The Crooked Beak Mask of the Kwakwaka'wakw
The Crooked Beak mask was hand carved by First Nations artist Ross Henderson from Alert Bay, BC. Inspired by Willie Seaweed, Ross has carved many different sets of the Hamat'sa masks. Ross began carving at a young age and has been carving on and off for about twenty years. Currently, Ross lives in Fort Rupert and carves paddles, plaques, and masks.
The Crooked Beak mask, or Galugadza'yi (Galuxwadzuwus), is part of a set of masks used in the dance of the Hamat'sa. The other three masks are called Huxhugwaxtawe (the Splitter of Skulls), Gwaxwgwakwalanuksiwe (Plucker of Eyes), and Hamasiwe’ (Eater of Foreheads). This set of masks is used in one of the dances of the Hamat’sa (Cannibal Dance).

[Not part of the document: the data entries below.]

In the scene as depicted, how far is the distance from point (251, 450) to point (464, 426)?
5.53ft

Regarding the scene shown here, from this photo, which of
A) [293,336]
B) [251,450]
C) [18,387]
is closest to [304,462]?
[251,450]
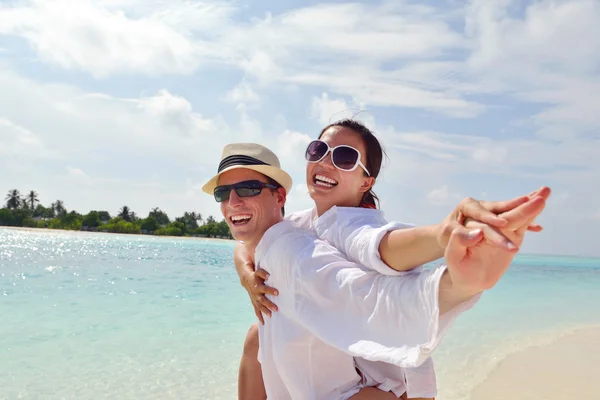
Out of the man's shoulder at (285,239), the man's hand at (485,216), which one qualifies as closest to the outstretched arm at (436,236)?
the man's hand at (485,216)

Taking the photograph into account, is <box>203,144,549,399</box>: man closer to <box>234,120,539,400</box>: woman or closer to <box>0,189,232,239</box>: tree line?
<box>234,120,539,400</box>: woman

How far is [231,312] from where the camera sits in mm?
11867

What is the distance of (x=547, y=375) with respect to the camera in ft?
21.7

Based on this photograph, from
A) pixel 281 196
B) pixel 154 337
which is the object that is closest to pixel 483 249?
pixel 281 196

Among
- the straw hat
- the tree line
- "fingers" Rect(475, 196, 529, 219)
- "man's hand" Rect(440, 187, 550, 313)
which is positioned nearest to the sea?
the straw hat

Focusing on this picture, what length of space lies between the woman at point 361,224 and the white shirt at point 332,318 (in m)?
0.06

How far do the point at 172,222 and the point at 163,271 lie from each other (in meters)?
76.7

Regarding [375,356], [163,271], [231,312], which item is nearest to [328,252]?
[375,356]

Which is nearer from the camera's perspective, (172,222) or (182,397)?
(182,397)

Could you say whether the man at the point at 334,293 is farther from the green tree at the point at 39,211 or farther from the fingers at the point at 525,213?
the green tree at the point at 39,211

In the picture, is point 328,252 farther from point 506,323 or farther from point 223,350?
point 506,323

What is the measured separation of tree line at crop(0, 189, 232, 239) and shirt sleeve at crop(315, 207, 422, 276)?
296 feet

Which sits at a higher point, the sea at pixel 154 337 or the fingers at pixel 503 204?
the fingers at pixel 503 204

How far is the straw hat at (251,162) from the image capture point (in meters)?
2.73
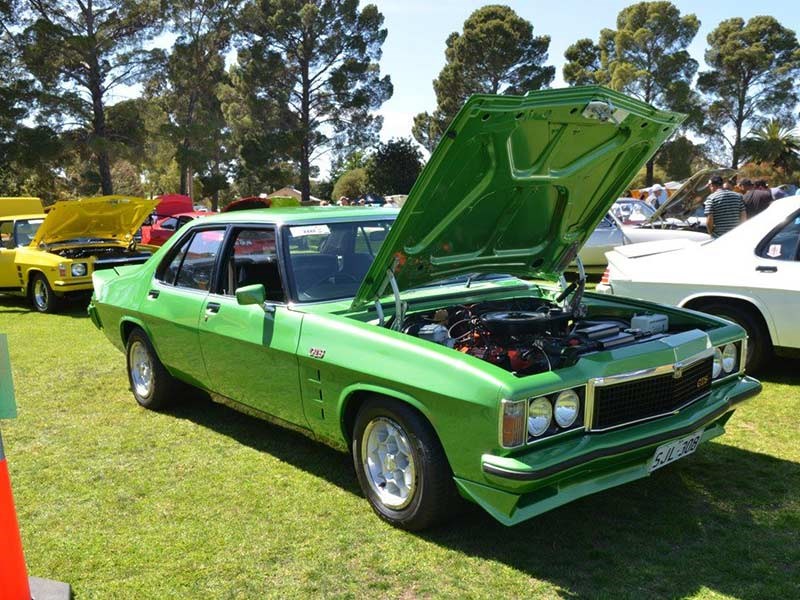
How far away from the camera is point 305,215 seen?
473 centimetres

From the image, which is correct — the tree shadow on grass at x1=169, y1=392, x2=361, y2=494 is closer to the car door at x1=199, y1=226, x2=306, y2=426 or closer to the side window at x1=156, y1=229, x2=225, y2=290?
the car door at x1=199, y1=226, x2=306, y2=426

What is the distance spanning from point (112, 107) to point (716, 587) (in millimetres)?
29229

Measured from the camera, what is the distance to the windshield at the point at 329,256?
171 inches

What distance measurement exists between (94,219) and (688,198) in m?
10.5

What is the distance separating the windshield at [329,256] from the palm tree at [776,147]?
45.5 meters

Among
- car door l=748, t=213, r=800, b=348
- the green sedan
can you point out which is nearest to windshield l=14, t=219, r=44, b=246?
the green sedan

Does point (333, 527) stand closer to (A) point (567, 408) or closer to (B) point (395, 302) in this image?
(B) point (395, 302)

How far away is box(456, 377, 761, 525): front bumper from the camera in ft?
10.1

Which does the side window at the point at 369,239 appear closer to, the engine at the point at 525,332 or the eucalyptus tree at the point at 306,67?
the engine at the point at 525,332

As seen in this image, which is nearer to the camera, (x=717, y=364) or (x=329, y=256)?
(x=717, y=364)

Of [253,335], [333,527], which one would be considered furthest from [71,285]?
[333,527]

Galugadza'yi is known as the “greater” Crooked Beak of Heaven, and works together with Hamasiwe’, who is also known as the Smallest of Servants. The four birds are cannibal birds; they guard the four corners of the world and are servants of the cannibal of the north end of the world, Baxwbakwalanuksiwe.
The masks are used as part of an initiation ceremony into the Hamatsa (cannibal) society, which is the most prestigious society of the Kwakwaka’wakw. These traditional ceremonies are part of Kwakwaka’wakw culture, which is thriving on Vancouver Island.